## Apply what you read:
A. Answer these questions from the aortic valve registry abstract below, marking each answer (i), (ii), (iii) to match:
(i) Which hospital department is listed with the study?
(ii) How many patients were enrolled?
(iii) In what ratio was propensity score matching done?
B. Resume the abstract on transcatheter versus rapid-deployment aortic valve replacement below, picking up after its final sentence.

## Passage to read:
Transcatheter Versus Rapid-Deployment Aortic Valve Replacement: A Propensity-Matched Analysis From the German Aortic Valve Registry.

JACC Cardiovasc Interv 2020 11;13(22):2642-2654

Department of Cardiac Surgery, University Hospital Lübeck, Lübeck, Germany.

Objectives: This study sought to compare patient characteristics, procedural outcomes, and valve hemodynamics of surgical aortic valve replacement (SAVR) with current-generation rapid-deployment valves (RDVs) versus transcatheter aortic valve replacement (TAVR) with current-generation transcatheter heart valves (THVs).

Background: The patient population currently treated with RDVs may have potential similarities with the current TAVR population, but comparative studies in a large patient population remain scarce.

Methods: A total of 16,473 patients who underwent isolated SAVR using current-generation RDVs or isolated transfemoral TAVR with current-generation THVs between 2011 and 2017 were enrolled into the German Aortic Valve Registry. Baseline, procedural, and in-hospital outcome parameters were analyzed for RDVs and THVs before and after 1:1 propensity score matching. Furthermore, RDVs and THVs with similar design characteristics were compared with each other.

## Listed entries:
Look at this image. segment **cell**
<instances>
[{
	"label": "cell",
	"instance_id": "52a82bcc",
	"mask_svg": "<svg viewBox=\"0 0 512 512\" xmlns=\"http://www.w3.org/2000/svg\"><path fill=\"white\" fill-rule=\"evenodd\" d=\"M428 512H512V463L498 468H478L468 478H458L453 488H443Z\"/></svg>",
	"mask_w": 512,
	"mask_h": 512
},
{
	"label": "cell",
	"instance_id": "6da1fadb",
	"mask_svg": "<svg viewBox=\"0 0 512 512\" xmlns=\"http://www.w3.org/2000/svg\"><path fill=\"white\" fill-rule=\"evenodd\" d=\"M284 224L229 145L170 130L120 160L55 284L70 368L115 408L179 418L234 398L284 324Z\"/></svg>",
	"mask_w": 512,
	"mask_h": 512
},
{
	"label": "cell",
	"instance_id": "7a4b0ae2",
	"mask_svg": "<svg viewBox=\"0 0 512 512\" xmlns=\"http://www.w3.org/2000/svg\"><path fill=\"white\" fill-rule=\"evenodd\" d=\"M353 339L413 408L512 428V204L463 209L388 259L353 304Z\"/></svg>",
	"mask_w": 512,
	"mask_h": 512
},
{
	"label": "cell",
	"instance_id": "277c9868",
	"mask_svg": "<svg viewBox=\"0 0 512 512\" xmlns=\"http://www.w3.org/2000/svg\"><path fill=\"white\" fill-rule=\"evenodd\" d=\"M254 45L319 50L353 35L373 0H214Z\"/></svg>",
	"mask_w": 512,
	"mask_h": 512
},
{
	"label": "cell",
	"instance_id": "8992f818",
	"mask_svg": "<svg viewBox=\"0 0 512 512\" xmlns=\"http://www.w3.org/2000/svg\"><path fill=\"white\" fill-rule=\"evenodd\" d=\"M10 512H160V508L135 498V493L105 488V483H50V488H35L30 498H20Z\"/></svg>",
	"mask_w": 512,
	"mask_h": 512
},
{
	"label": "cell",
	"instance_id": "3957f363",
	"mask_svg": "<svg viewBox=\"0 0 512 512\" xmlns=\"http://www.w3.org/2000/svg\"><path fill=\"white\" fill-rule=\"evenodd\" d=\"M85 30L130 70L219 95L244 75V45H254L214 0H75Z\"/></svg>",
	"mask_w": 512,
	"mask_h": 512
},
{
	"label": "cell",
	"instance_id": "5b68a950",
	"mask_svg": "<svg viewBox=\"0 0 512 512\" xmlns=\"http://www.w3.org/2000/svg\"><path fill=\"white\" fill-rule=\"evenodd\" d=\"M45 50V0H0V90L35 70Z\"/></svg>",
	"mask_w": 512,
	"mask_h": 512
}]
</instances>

## Outputs in order:
A.
(i) The Department of Cardiac Surgery, University Hospital Lübeck, Lübeck, Germany.
(ii) 16,473.
(iii) 1:1.

B.
Results: A total of 1,743 patients received SAVR with an RDV, whereas 14,730 patients were treated with transfemoral TAVR. Patients treated with TAVR were significantly older and had higher surgical risk scores. Following valve replacement, patients treated with an RDV had a significantly higher rate of disabling stroke (1.7% vs. 1.1%; p = 0.03), need for transfusion of >4 red blood cell units (8.5% vs. 1.4%; p < 0.001), and new onset renal replacement therapy (1.9% vs. 1.2%; p = 0.01), whereas the need for a new permanent pacemaker was lower (8.4% vs. 14.9%; p < 0.001). In-hospital mortality was similar (1.6% vs. 1.8%; p = 0.62). These findings persisted after 1:1 propensity score matching, but in-hospital mortality was significantly higher after RDVs (1.7% vs. 0.6%; p = 0.003). Balloon-expandable (BE) RDVs had significantly lower residual gradients compared with BE-THVs, while self-expanding (SE)-RDVs had significantly higher residual gradients compared with SE-THVs.

Conclusions: In a large all-comers' registry, TAVR with current-generation THVs was associated with improved in-hospital outcomes compared with SAVR with current-generation RDVs. The pacemaker rate is significantly higher with TAVR. Post-procedural hemodynamic function varied between individual RDVs and THVs.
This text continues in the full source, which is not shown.